» Stored data:
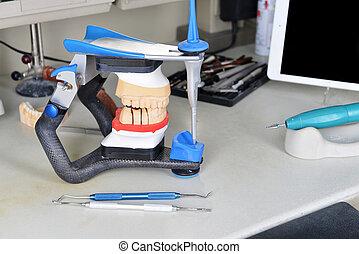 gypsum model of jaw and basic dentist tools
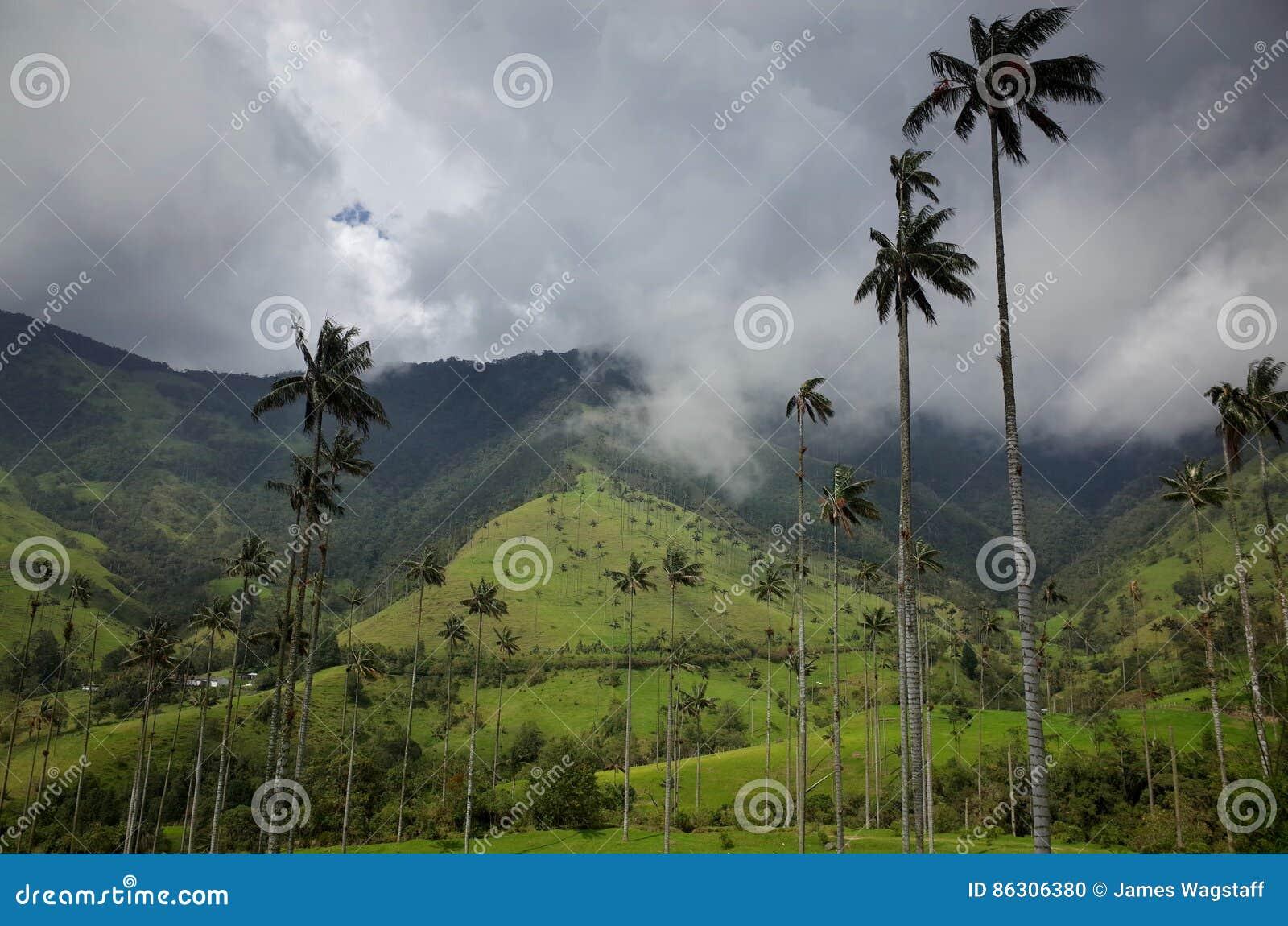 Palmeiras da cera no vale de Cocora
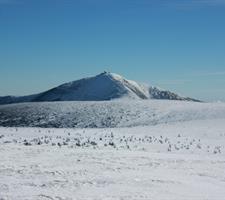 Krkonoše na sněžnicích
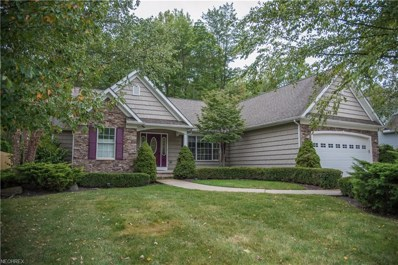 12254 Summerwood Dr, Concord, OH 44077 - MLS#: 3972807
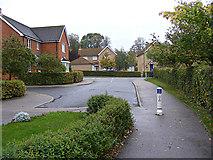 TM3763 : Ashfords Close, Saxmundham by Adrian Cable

» Activity:
The answer should contain only the lines from the one with "12254 Summerwood Dr, Concord, OH" through the last line of the material, given word for word and without pictures.

» Reply:
 12254 Summerwood Dr, Concord, OH 44077 - MLS#: 3972807
 TM3763 : Ashfords Close, Saxmundham by Adrian Cable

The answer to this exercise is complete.